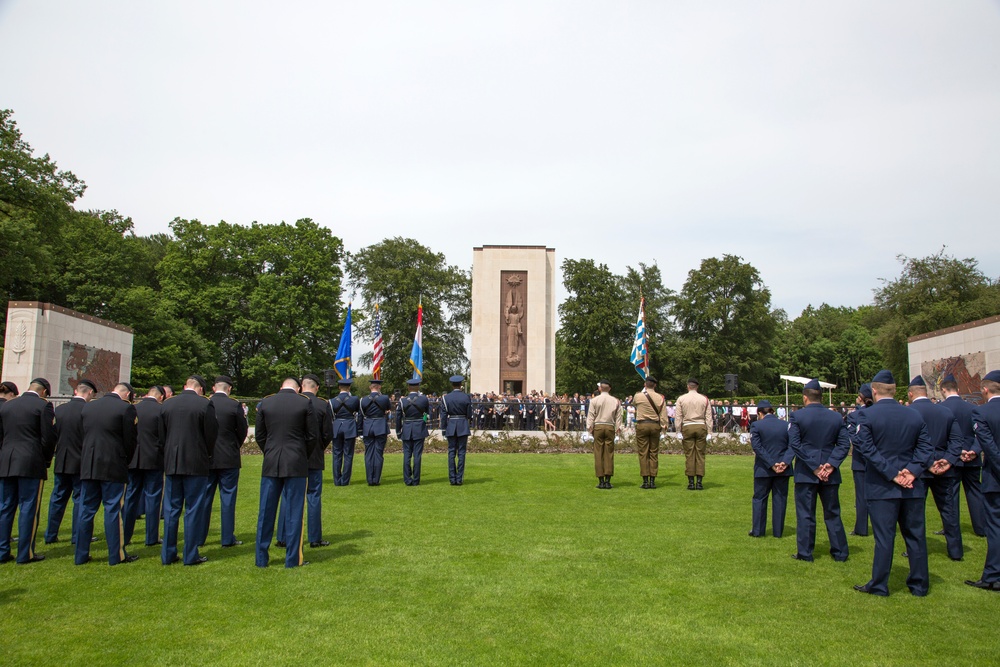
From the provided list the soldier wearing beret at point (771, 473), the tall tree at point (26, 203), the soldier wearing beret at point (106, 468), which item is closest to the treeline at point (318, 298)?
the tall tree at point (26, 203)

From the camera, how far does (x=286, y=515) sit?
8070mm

++++++++++

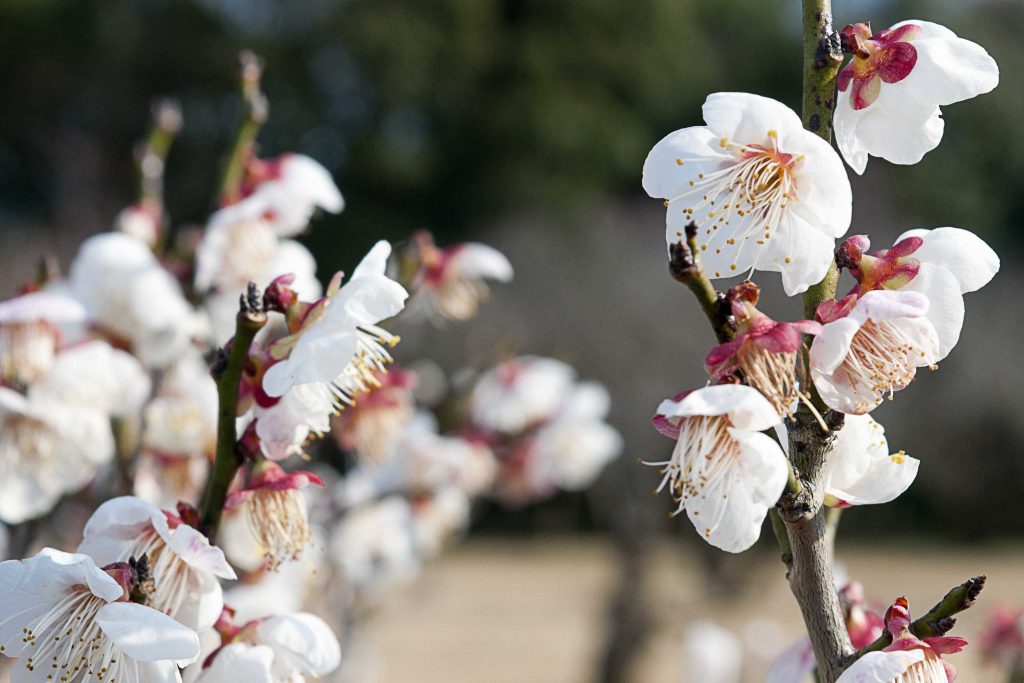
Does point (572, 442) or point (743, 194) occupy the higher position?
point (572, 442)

++++++++++

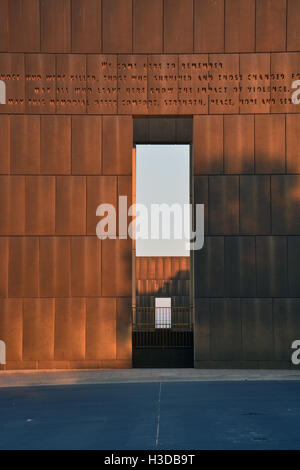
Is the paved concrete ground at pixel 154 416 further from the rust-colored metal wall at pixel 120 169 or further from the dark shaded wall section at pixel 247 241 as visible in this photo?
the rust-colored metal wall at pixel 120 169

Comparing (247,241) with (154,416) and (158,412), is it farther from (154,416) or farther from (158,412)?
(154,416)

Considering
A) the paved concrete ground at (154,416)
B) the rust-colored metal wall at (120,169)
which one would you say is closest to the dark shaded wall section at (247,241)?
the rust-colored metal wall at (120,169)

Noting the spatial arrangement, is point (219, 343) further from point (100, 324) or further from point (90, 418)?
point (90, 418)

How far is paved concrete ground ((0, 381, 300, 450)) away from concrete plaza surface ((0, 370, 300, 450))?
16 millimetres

++++++++++

Copy out the part of the entries that opens with the line containing "Is the paved" and closes with the line containing "16 millimetres", reproducing each line unchanged.

- _Response below_
Is the paved concrete ground at pixel 154 416 further from the rust-colored metal wall at pixel 120 169 or further from the dark shaded wall section at pixel 247 241 as visible in this photo?
the rust-colored metal wall at pixel 120 169

Comparing (247,241) with (154,416) and (158,412), is it farther from (154,416) or farther from (158,412)?
(154,416)

Considering
A) the paved concrete ground at (154,416)
B) the rust-colored metal wall at (120,169)
which one would you say is closest to the dark shaded wall section at (247,241)?
the rust-colored metal wall at (120,169)

Noting the spatial arrangement, is point (219, 343) further from point (100, 324) or further from point (90, 418)?
point (90, 418)

How far is paved concrete ground ((0, 381, 300, 450)) away from concrete plaza surface ((0, 370, 300, 450))?
16 millimetres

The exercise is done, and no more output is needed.